Per gli ultimi due secoli invece?
La sezione dedicata all’Ottocento e al primo Novecento documenta l’evoluzione del gusto borghese e del sentimento del vero, dalla pittura romantica, al Realismo e all’Impressionismo. Esponiamo, ad esempio, due straordinarie opere: una natura morta di Camille Pissarro e un raffinato paesaggio di Alfred Sisley. Arrivando all’Italia spicca Alberto Burri con una «Combustione» del 1961, oltre a numerosi altri nomi tra cui Ardengo Soffici, Ugo Castellani, Umberto Prencipe, Amerigo Bartoli, Orneore Metelli e Aurelio De Felice fino ad Agostino Bonalumi.
Com’è costituita la raccolta della Fondazione Carit?

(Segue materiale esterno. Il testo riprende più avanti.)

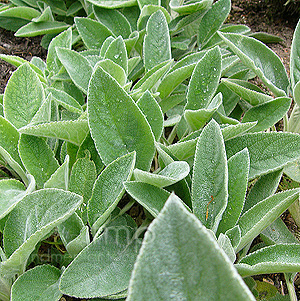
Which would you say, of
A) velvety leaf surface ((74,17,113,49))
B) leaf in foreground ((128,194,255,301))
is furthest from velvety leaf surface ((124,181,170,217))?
velvety leaf surface ((74,17,113,49))

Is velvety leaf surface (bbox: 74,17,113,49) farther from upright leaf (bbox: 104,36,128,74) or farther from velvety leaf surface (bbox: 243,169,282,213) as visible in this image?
velvety leaf surface (bbox: 243,169,282,213)

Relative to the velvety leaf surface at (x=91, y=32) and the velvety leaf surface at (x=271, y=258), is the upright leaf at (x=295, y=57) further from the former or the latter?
the velvety leaf surface at (x=91, y=32)

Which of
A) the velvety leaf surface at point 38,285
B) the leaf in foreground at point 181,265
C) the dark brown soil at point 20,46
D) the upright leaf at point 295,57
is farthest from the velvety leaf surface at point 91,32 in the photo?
the leaf in foreground at point 181,265

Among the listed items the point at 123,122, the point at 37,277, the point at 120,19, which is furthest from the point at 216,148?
the point at 120,19

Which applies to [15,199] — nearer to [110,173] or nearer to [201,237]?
[110,173]

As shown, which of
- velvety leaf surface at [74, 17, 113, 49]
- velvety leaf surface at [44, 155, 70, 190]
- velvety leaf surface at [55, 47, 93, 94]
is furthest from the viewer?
velvety leaf surface at [74, 17, 113, 49]
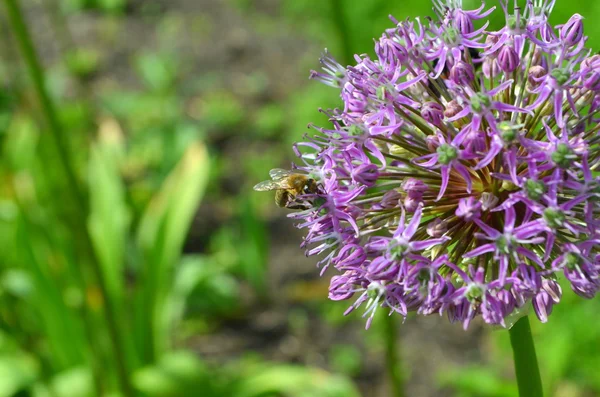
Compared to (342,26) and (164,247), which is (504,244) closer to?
(342,26)

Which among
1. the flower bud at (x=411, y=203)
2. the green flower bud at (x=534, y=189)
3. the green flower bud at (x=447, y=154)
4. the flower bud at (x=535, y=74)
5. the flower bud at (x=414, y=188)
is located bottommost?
the green flower bud at (x=534, y=189)

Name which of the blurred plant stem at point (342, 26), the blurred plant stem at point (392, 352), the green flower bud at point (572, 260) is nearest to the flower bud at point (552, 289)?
the green flower bud at point (572, 260)

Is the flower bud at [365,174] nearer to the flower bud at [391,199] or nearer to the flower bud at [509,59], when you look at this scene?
the flower bud at [391,199]

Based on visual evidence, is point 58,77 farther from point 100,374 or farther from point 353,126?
point 353,126

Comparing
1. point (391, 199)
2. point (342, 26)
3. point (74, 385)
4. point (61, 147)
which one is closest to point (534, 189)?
point (391, 199)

Abbiamo un ricco patrimonio storico costituito da oltre 1.100 opere suddivise in due nuclei storici: il primo deriva dal conferimento di beni mobili da parte della Cassa di Risparmio di Terni e Narni avvenuto nel 1992; il secondo è costituito da beni acquistati direttamente dalla Fondazione a partire dalla sua nascita, nel luglio 1992, che tuttora viene incrementato con nuove e preziose donazioni e acquisizioni prevalentemente da case d’asta nazionali e internazionali. Quest’ultimo nucleo si compone di oltre mille opere tra oli su tela, tavola e carta, acquerelli, disegni e grafiche, sculture lapidee e in bronzo: la parte più rilevante è rappresentata dal fondo «Guido Mirimao», costituito da 932 opere devolute dalla moglie dell’artista nel 2015, cui la Fondazione ha dedicato una mostra ed esposizioni permanenti a Palazzo Montani Leoni.